Das geht nur mit nährstoff- und vitaminreichem Essen, das uns durch den Tag trägt und unseren Körper mit allem versorgt, was er braucht, um uns am Laufen zu halten.

Auch wenn wir den Rest des Tages fasten, so wollen wir uns satt und leistungsfähig fühlen und unser Körper vergisst nie, dass Fastfood und Zucker nicht gut für uns sind. Auch nicht, wenn wir den restlichen Tag fasten.

Wenn Du Dein Fasten brichst, verzichte auf Fast Food, ernähre Dich stattdessen gesund und unterstütze Deinen Körper mit vitaler sowie nährstoffreicher Kost. 

#4 Luftige Lebensmittel

Luftige Lebensmittel

Wenn Du schon seit einiger Zeit 16/8 fastest, aber das Gefühl hast, im Spiegel würde sich nichts tun, dann könnte es auch daran liegen, dass Du zu viele Hülsenfrüchte isst. 
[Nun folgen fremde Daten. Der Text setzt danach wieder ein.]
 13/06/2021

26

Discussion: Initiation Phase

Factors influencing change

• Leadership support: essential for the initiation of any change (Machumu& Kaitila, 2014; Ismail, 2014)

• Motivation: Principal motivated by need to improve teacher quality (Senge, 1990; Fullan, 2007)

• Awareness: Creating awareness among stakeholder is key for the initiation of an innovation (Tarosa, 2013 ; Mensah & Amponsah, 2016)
Hülsenfrüchte und blähende Lebensmittel sind zwar super gesund, aber bei manchen Menschen hinterlassen sie noch Tage nach dem Verzehr einen ordentlichen Blähbauch. 
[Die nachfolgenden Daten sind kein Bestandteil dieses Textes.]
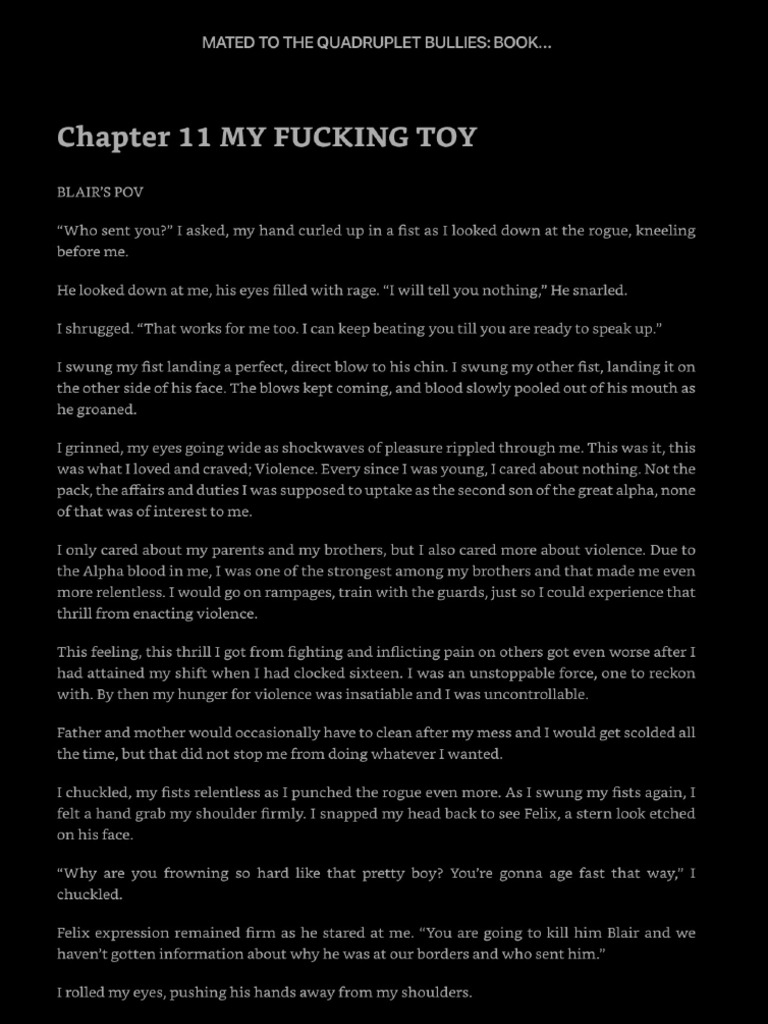 MATED TO THE QUADRUPLET BULLIES: BOOK...

Chapter 11 MY FUCKING TOY

BLAIR'S POV

"Who sent you?" I asked, my hand curled up in a fist as I looked down at the rogue, kneeling before me.

He looked down at me, his eyes filled with rage. "I will tell you nothing," He snarled.

I shrugged. "That works for me too. I can keep beating you till you are ready to speak up."

I swung my fist landing a perfect, direct blow to his chin. I swung my other fist, landing it on the other side of his face. The blows kept coming, and blood slowly pooled out of his mouth as he groaned.

I grinned, my eyes going wide as shockwaves of pleasure rippled through me. This was it, this was what I loved and craved; Violence. Every since I was young, I cared about nothing. Not the pack, the affairs and duties I was supposed to uptake as the second son of the great alpha, none of that was of interest to me.

I only cared about my parents and my brothers, but I also cared more about violence. Due to the Alpha blood in me, I was one of the strongest among my brothers and that made me even more relentless. I would go on rampages, train with the guards, just so I could experience that thrill from enacting violence.

This feeling, this thrill I got from fighting and inflicting pain on others got even worse after I had attained my shift when I had clocked sixteen. I was an unstoppable force, one to reckon with. By then my hunger for violence was insatiable and I was uncontrollable.

Father and mother would occasionally have to clean after my mess and I would get scolded all the time, but that did not stop me from doing whatever I wanted.

I chuckled, my fists relentless as I punched the rogue even more. As I swung my fists again, I felt a hand grab my shoulder firmly. I snapped my head back to see Felix, a stern look etched on his face.

"Why are you frowning so hard like that pretty boy? You're gonna age fast that way," I chuckled.

Felix expression remained firm as he stared at me. "You are going to kill him Blair and we haven't gotten information about why he was at our borders and who sent him."

I rolled my eyes, pushing his hands away from my shoulders.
Das ist nicht schlimm, denn sobald die Luft raus ist, reguliert sich alles wieder. 

Sollte aber Abnehmen Dein Ziel sein und es bisher nicht geklappt haben, solltest Du mal versuchen auf: 

  • Hülsenfrüchte (Bohnen, Erbsen, Linsen, usw.)
  • Sprudelwasser (lieber stilles)
  • Milchprodukte (Quark, Joghurt, Milch)
  • Hefe
  • sehr fettiges Fleisch

zu verzichten. 

Geht es nun besser voran? 

Dann minimiere den Konsum dieser Lebensmittel langfristig. 

#5 Süße Getränke

Fasten Süße Getränke

Das Fasten betrifft nicht nur das Essen, denn auch bei den Getränken gibt es einige Vorgaben. 

Während der Fastenphase solltest Du ausschließlich klare Flüssigkeiten zu Dir nehmen, die nicht den Blutzucker beeinflussen. 

Denn sobald dieser einmal hochschnellt, ist der bald kommende Hunger vorprogrammiert. 

Süße Getränke oder Getränke mit Geschmack beeinflussen den Blutzucker und stoppen damit die Fastenphase. 

Es finden also ab dem Moment keine Recyclingprozesse und Aufräumarbeiten mehr statt. 

Außerdem wirst Du mit Hunger zu kämpfen haben. Das gilt aber auch beim Fastenbrechen. 

Süße Getränke haben sehr viele Kalorien und können durch das Trinken super schnell aufgenommen werden. 

Verzichte daher lieber auf süße Getränke und greife grundsätzlich lieber zum Wasser (egal ob still oder sprudelig), Tee und Kaffee. 

Fazit

Fasten Fazit

In einem sind sich die Wissenschaft und die Fastenden definitiv einig: Es funktioniert und bringt tolle Effekte mit sich. 

Wichtig ist nur, dass man es richtig anstellt. 

Falls es bei Dir also bisher mit dem 16/8 nicht richtig funktionieren wollte, so wirst Du vielleicht eins der 5 schlechten Lebensmittel regelmäßig zu Dir genommen haben. 

Wenn Du noch gar nicht mit dem Fasten begonnen hast, werden Dir diese Fehler gar nicht erst passieren – super!

Aber eins steht fest: Du solltest umgehend damit beginnen. 

Viel Spaß mit Deiner neuen Leistungsfähigkeit und beim Abnehmen!